As author Chris Fox explains in The Six Figure Author, Amazon uses data to determine to which potential buyers to show your novel. If you write hardcore science fiction and three-quarters of the people who buy your novel the first month read mostly cozy mysteries and diet books, Amazon will likely suggest your book to strangers who read cozies and diet books. Based on their reading preferences, those people are highly unlikely to buy your sci fi novel. Which can then result in Amazon not showing it to anyone anymore, undercutting your long-term goal of selling novels. (So cheer up–when friends and family members make excuses for not reading or reviewing your book, they may be doing you a favor.)

In the end…

It takes time, but remember embarking on a career as a novelist is like building any other business.

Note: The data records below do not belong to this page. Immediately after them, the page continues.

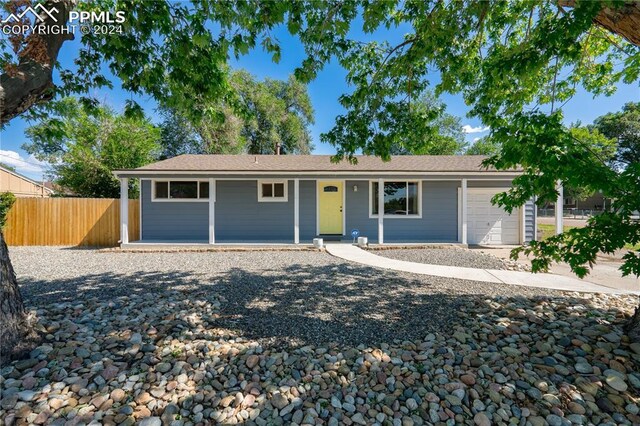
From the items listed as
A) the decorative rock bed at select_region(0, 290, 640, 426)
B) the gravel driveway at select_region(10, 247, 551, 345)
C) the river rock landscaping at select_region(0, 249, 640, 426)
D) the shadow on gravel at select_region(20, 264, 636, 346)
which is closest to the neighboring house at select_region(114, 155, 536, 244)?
the gravel driveway at select_region(10, 247, 551, 345)

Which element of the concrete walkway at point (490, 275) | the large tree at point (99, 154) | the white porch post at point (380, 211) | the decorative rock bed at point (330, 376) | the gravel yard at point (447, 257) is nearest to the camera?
the decorative rock bed at point (330, 376)

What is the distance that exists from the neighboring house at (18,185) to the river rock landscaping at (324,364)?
2656 cm

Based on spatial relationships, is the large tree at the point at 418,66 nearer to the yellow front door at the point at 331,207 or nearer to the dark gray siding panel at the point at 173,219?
the yellow front door at the point at 331,207

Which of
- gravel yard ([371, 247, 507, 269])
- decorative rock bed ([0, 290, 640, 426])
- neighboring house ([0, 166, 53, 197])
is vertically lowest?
decorative rock bed ([0, 290, 640, 426])

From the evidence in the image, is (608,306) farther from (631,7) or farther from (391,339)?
(631,7)

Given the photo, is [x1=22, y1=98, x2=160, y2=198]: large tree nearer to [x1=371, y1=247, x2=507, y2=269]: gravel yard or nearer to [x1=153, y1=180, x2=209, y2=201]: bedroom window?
[x1=153, y1=180, x2=209, y2=201]: bedroom window

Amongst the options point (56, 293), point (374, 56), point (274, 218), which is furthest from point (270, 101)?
point (56, 293)

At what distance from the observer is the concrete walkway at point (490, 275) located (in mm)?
4945

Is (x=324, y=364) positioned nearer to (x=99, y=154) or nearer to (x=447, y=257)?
(x=447, y=257)

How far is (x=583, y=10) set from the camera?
2721 mm

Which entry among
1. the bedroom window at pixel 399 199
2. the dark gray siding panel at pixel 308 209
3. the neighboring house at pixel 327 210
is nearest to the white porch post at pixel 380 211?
the neighboring house at pixel 327 210

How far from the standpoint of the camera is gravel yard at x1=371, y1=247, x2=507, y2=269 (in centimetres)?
684

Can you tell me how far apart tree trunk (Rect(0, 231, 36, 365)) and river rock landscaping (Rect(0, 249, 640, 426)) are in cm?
15

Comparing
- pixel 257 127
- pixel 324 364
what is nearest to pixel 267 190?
pixel 324 364
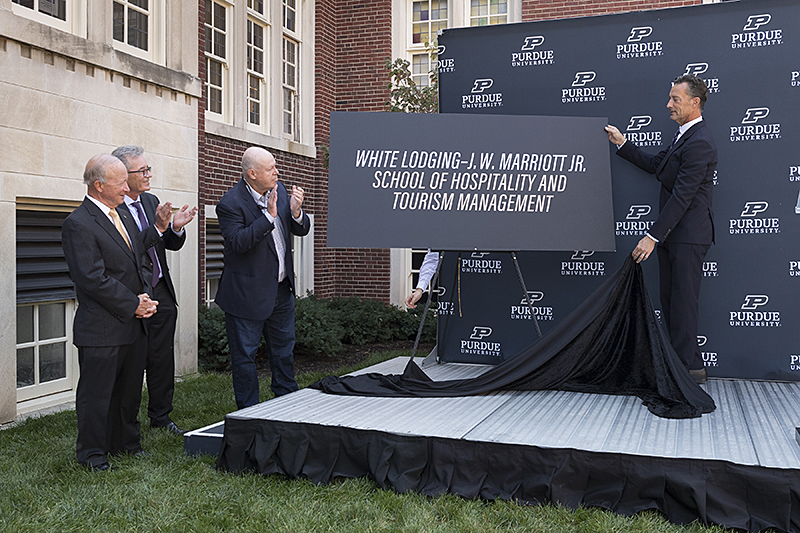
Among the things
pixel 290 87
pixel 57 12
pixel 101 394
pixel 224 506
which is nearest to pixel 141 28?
pixel 57 12

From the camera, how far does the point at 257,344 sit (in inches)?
185

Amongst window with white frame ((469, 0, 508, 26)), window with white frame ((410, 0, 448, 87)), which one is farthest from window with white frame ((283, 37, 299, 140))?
window with white frame ((469, 0, 508, 26))

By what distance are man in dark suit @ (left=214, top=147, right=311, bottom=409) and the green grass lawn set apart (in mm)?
848

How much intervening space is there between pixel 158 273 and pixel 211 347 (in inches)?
131

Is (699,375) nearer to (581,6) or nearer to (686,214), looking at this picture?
(686,214)

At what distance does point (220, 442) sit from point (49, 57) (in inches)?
154

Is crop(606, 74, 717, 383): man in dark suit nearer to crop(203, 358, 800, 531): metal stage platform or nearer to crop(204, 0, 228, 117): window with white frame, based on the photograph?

In the beginning, you spend a lot of time letting people know what you’re doing and trying to bring in work. You know every single source of business personally and can trace it back to the specific pitch you made. Eventually, though, someone tells someone who tells two more people who pass on recommendations to their friends and you start getting reviews–and sales–from people you’ve never met.

Good luck and best wishes for productive week.